Partager la souveraineté
«Le besoin de préserver nos acquis et nos traditions prédomine-t-il à ce point en Suisse que nous nous refuserions à voir, à l’instar des pères fondateurs de notre constitution fédérale au milieu du XIXe siècle, les mérites de la souveraineté partagée? Il est évident qu’une telle approche de la défense de nos intérêts nécessitera un profond changement de nos mentalités. Mais sur ce dernier point je suis optimiste. En fin de compte, le processus d’intégration européenne équivaut à un partage de souveraineté. Tout comme les cantons suisses ont su partager progressivement leur souveraineté avec la Confédération là où des solutions communes meilleures pouvaient être trouvées ensemble, là où le chemin en solitaire ne garantissait plus l’indépendance et la prospérité.»

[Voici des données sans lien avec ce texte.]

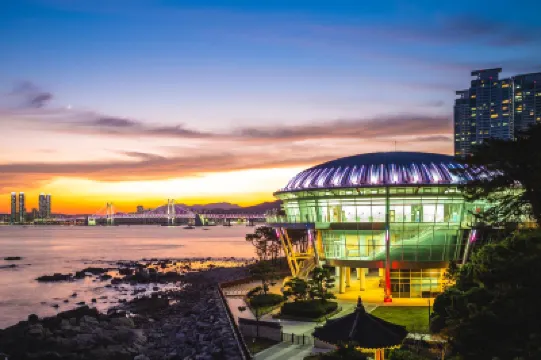 Show Hotel Haeundae Hotels near BEXCO │ Busan Exhibition and Convention Center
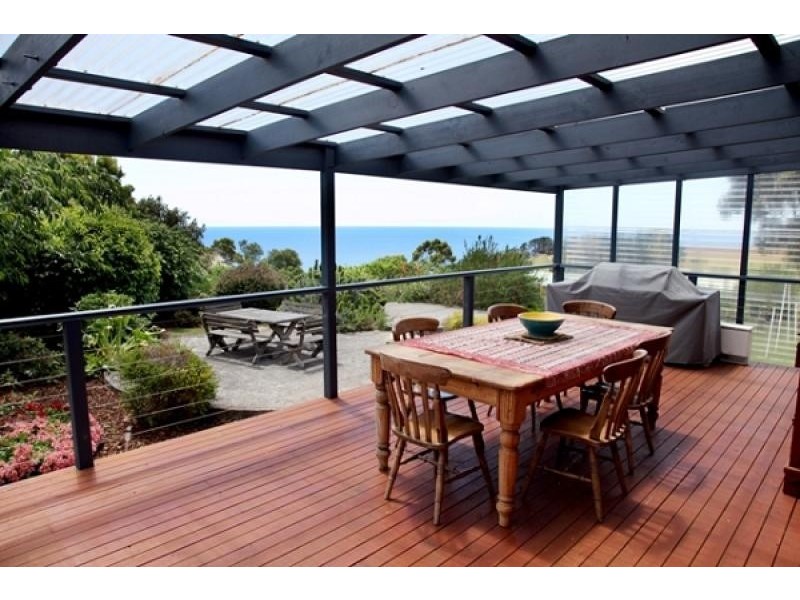 16 Sisters Beach Road, Boat Harbour TAS 7321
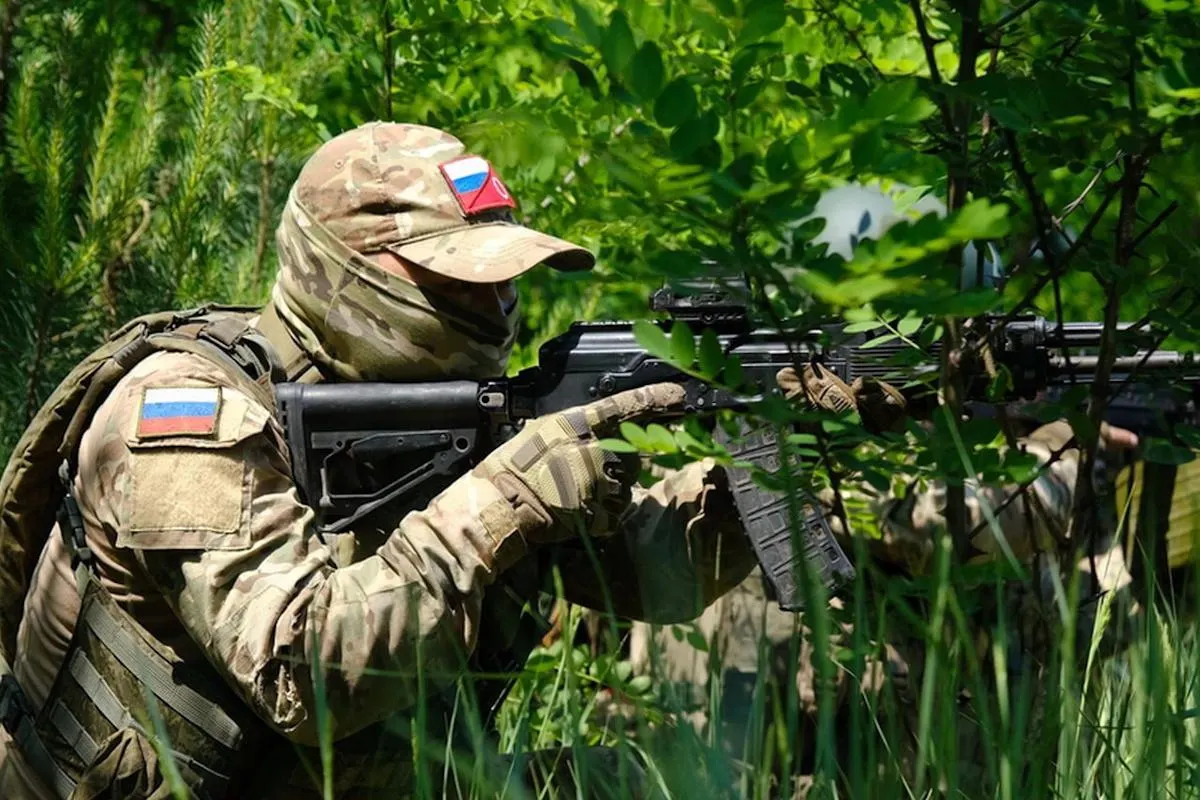 Институт по изучению войны (ISW) считает, что территориальные требования Москвы не соответствуют ситуации на фронте: темпы продвижения РФ невелики, а украинские укрепления и контратаки ставят под сомнение возможность полного захвата Донбасса.
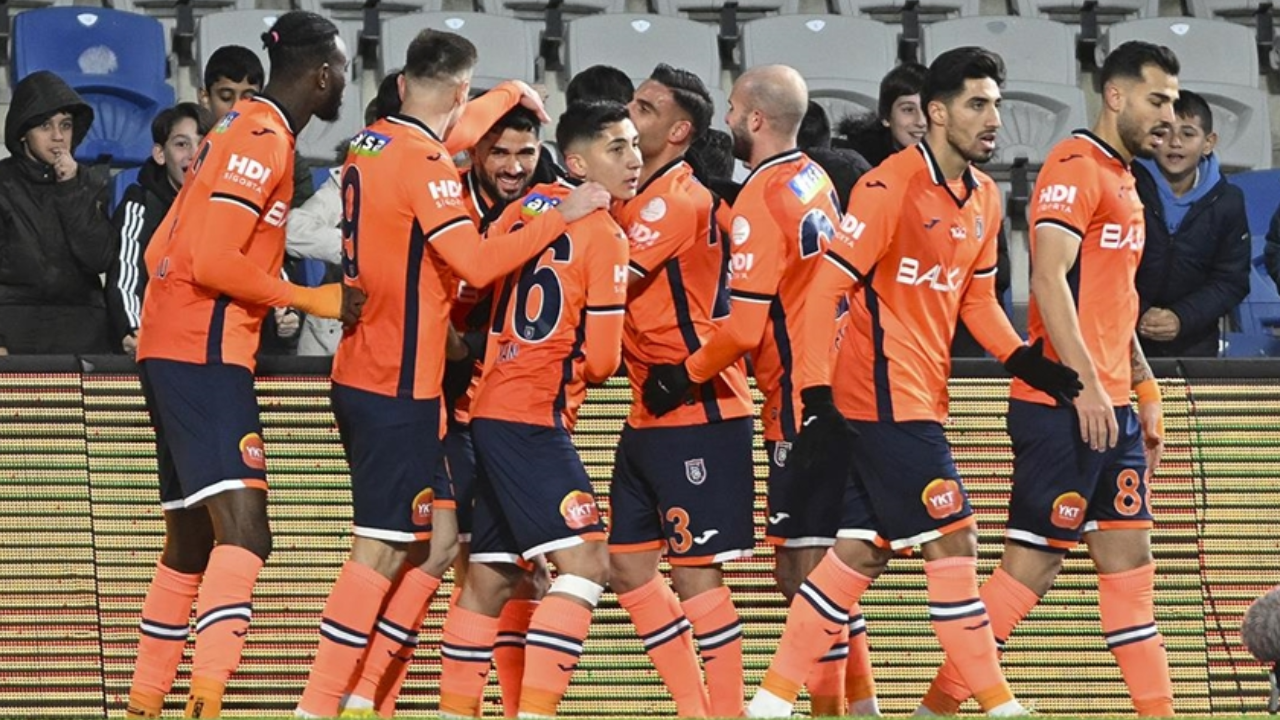 Başakşehir, sahasında Pendikspor'u 4-1 yendi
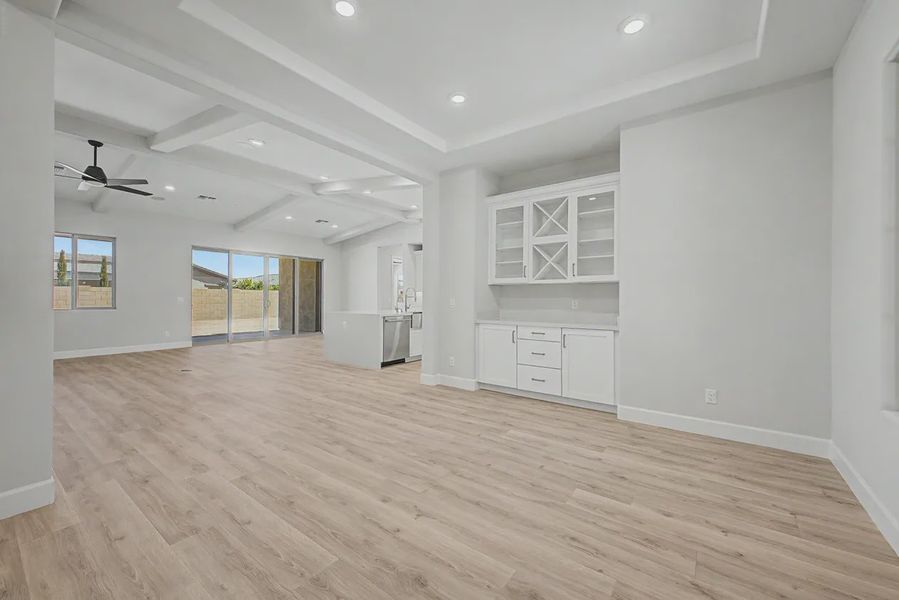 Spacious, unfurnished interior of a new home in Bellero Estates, Queen Creek (Image 17). Spacious, unfurnished interior of a new home in Bellero Estates, Queen Creek (Image 17).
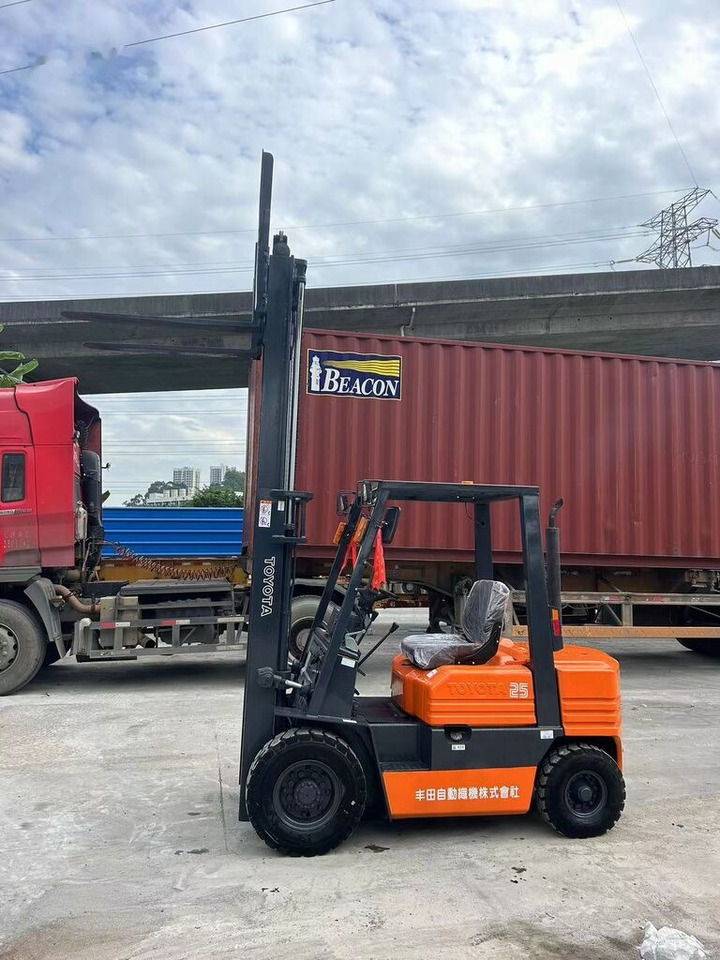 Toyota FD25 - Carretilla elevadora diésel: foto 2 Toyota FD25 - Carretilla elevadora diésel: foto 2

L’action comme unique alternative
«Pour défendre nos intérêts sur le continent européen, nous devons être actifs. La politique européenne en est la démonstration par excellence. En tout état de cause, il convient de constater que le champ d’action et de préoccupation de l’Union européenne s’étend aujourd’hui à l’Est et que celle-ci délaisse peu à peu sa frontière sud, c’est-à-dire nous. De plus, dans les évolutions européennes, la Suisse ne compte pas. Elle n’est pas membre de l’Union européenne et cela nous oblige à réagir. C’est la raison pour laquelle, au-delà accords bilatéraux I et II, nous cherchons à étendre notre coopération avec l’Union européenne. Au travers de nouveaux champs de négociation, comme sur un accord de libre-échange dans le domaine agricole, au travers d’une organisation plus institutionnalisée de nos relations bilatérales ou encore au travers de coopérations renforcée, comme dans les Balkans. Parmi tous les facteurs qui apportent stabilité et bien être à la Suisse, le facteur européen est le plus important. Droit international, médiation, promotion de la paix, aide au développement sont certes décisifs. Reste que l’Union européenne est notre principal partenaire économique, politique et culturel.